Copy out the following items line for line, with no changes.

[Collected data]
:::
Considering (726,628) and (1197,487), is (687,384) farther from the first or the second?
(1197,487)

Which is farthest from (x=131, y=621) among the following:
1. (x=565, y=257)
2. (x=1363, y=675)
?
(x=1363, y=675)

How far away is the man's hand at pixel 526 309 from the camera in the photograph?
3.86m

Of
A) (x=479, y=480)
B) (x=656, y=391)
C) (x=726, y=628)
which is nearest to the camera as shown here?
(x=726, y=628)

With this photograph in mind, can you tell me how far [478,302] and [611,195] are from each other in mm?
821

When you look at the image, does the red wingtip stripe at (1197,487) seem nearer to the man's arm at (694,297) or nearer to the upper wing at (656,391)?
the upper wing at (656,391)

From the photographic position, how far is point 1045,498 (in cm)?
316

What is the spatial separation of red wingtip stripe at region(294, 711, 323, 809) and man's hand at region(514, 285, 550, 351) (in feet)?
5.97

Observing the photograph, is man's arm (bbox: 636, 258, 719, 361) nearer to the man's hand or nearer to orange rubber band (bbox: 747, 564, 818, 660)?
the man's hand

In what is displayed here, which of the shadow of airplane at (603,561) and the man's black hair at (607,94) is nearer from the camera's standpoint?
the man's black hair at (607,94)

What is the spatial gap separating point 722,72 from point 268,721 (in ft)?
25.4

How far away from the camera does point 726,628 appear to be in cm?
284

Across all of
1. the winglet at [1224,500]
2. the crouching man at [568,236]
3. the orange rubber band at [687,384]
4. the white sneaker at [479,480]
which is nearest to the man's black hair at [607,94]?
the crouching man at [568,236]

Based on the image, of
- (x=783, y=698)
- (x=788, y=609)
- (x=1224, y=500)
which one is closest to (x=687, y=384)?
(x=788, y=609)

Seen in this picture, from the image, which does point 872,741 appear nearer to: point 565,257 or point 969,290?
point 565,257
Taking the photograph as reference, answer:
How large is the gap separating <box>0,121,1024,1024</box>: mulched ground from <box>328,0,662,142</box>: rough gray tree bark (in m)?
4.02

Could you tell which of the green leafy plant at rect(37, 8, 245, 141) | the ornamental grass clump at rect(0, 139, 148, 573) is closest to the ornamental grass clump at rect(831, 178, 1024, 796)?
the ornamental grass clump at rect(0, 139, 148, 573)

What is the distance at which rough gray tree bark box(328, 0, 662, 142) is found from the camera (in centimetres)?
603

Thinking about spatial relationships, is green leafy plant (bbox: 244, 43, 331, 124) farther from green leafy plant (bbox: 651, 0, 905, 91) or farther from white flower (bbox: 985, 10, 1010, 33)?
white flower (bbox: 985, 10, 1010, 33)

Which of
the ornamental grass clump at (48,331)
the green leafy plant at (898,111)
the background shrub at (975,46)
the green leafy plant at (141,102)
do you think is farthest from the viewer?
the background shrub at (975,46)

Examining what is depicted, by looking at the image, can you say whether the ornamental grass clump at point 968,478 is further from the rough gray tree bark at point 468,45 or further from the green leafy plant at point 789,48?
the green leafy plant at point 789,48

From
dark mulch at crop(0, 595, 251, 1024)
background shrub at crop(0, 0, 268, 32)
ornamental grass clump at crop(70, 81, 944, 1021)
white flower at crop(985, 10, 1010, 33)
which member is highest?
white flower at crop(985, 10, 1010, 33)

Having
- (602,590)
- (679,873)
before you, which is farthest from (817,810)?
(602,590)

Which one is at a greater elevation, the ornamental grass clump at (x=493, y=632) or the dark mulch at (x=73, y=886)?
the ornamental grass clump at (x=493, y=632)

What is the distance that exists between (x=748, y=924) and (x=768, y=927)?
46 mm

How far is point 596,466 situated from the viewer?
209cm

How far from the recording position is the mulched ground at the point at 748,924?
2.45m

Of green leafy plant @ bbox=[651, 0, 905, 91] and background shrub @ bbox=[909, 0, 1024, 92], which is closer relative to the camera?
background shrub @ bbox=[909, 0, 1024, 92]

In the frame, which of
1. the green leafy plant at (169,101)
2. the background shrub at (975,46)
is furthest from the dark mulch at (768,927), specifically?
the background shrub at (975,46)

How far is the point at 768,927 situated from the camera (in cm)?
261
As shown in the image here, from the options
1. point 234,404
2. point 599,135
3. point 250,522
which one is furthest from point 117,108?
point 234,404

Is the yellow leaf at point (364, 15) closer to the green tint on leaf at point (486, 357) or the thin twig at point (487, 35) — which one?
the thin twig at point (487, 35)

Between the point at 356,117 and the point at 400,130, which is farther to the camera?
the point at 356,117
:::
» SOLUTION TO THIS EXERCISE:
Considering (726,628) and (1197,487), is (687,384) farther from the first or the second?
(1197,487)

Which is farthest from (x=131, y=621) among the following:
1. (x=565, y=257)
2. (x=1363, y=675)
?
(x=1363, y=675)

How far away is the man's hand at pixel 526 309 from the camera in the photograph?
3.86m

Of
A) (x=479, y=480)
B) (x=656, y=391)
C) (x=726, y=628)
which is nearest to the camera as shown here?
(x=726, y=628)

With this photograph in mind, can you tell me how far [478,302] and [611,195] are from each other in mm?
821

When you look at the image, does the red wingtip stripe at (1197,487) seem nearer to the man's arm at (694,297) or nearer to the upper wing at (656,391)?
the upper wing at (656,391)

From the photographic position, how far is point 1045,498 (in cm)?
316

What is the spatial separation of red wingtip stripe at region(294, 711, 323, 809) and man's hand at region(514, 285, 550, 351) (in feet)?
5.97

Observing the photograph, is man's arm (bbox: 636, 258, 719, 361) nearer to the man's hand or nearer to orange rubber band (bbox: 747, 564, 818, 660)?
the man's hand

In what is displayed here, which of the shadow of airplane at (603,561) and the man's black hair at (607,94) is nearer from the camera's standpoint?
the man's black hair at (607,94)

What is the spatial gap separating point 722,72 from point 268,721 (in ft)?
25.4

How far away from the camera does point 726,628 appear to be in cm?
284

Across all of
1. the winglet at [1224,500]
2. the crouching man at [568,236]
3. the orange rubber band at [687,384]
4. the white sneaker at [479,480]
which is nearest to the man's black hair at [607,94]?
the crouching man at [568,236]

Based on the image, of
- (x=783, y=698)
- (x=788, y=609)
- (x=1224, y=500)
which one is closest to (x=687, y=384)?
(x=788, y=609)

Seen in this picture, from the image, which does point 872,741 appear nearer to: point 565,257 or point 969,290?
point 565,257
Taking the photograph as reference, answer:
How large is the gap separating <box>0,121,1024,1024</box>: mulched ground from <box>328,0,662,142</box>: rough gray tree bark (in m)?
4.02

Could you tell which of the green leafy plant at rect(37, 8, 245, 141) | the ornamental grass clump at rect(0, 139, 148, 573) is closest to the ornamental grass clump at rect(831, 178, 1024, 796)?
the ornamental grass clump at rect(0, 139, 148, 573)

What is the distance at which rough gray tree bark box(328, 0, 662, 142) is found from the camera (in centimetres)?
603

Thinking about spatial relationships, is green leafy plant (bbox: 244, 43, 331, 124) farther from green leafy plant (bbox: 651, 0, 905, 91) or farther from white flower (bbox: 985, 10, 1010, 33)?
white flower (bbox: 985, 10, 1010, 33)

Which of
the ornamental grass clump at (48,331)
the green leafy plant at (898,111)
the background shrub at (975,46)
the green leafy plant at (141,102)
do you think is farthest from the viewer?
the background shrub at (975,46)

Examining what is depicted, by looking at the image, can you say whether the ornamental grass clump at point 968,478 is further from the rough gray tree bark at point 468,45 or further from the green leafy plant at point 789,48?
the green leafy plant at point 789,48

From
dark mulch at crop(0, 595, 251, 1024)
background shrub at crop(0, 0, 268, 32)
ornamental grass clump at crop(70, 81, 944, 1021)
white flower at crop(985, 10, 1010, 33)
which member is highest?
white flower at crop(985, 10, 1010, 33)

Having
- (602,590)
- (679,873)
before you, which is farthest from (817,810)?
(602,590)

Which one is at a greater elevation, the ornamental grass clump at (x=493, y=632) or the dark mulch at (x=73, y=886)?
the ornamental grass clump at (x=493, y=632)

What is the distance that exists between (x=748, y=924) and (x=768, y=927)?
46 mm

How far is point 596,466 situated from the viewer?
209cm

How far from the recording position is the mulched ground at the point at 748,924?
2.45m

Of green leafy plant @ bbox=[651, 0, 905, 91] and background shrub @ bbox=[909, 0, 1024, 92], which is closer relative to the camera?
background shrub @ bbox=[909, 0, 1024, 92]

In the frame, which of
1. the green leafy plant at (169,101)
2. the background shrub at (975,46)
is furthest from the dark mulch at (768,927), specifically?
the background shrub at (975,46)

How far is the point at 768,927 situated from the camera (in cm)?
261
As shown in the image here, from the options
1. point 234,404
2. point 599,135
3. point 250,522
which one is furthest from point 117,108?
point 234,404

Is the yellow leaf at point (364, 15) closer to the green tint on leaf at point (486, 357) or the thin twig at point (487, 35) — which one?
the thin twig at point (487, 35)

Between the point at 356,117 and the point at 400,130, which is farther to the camera?
the point at 356,117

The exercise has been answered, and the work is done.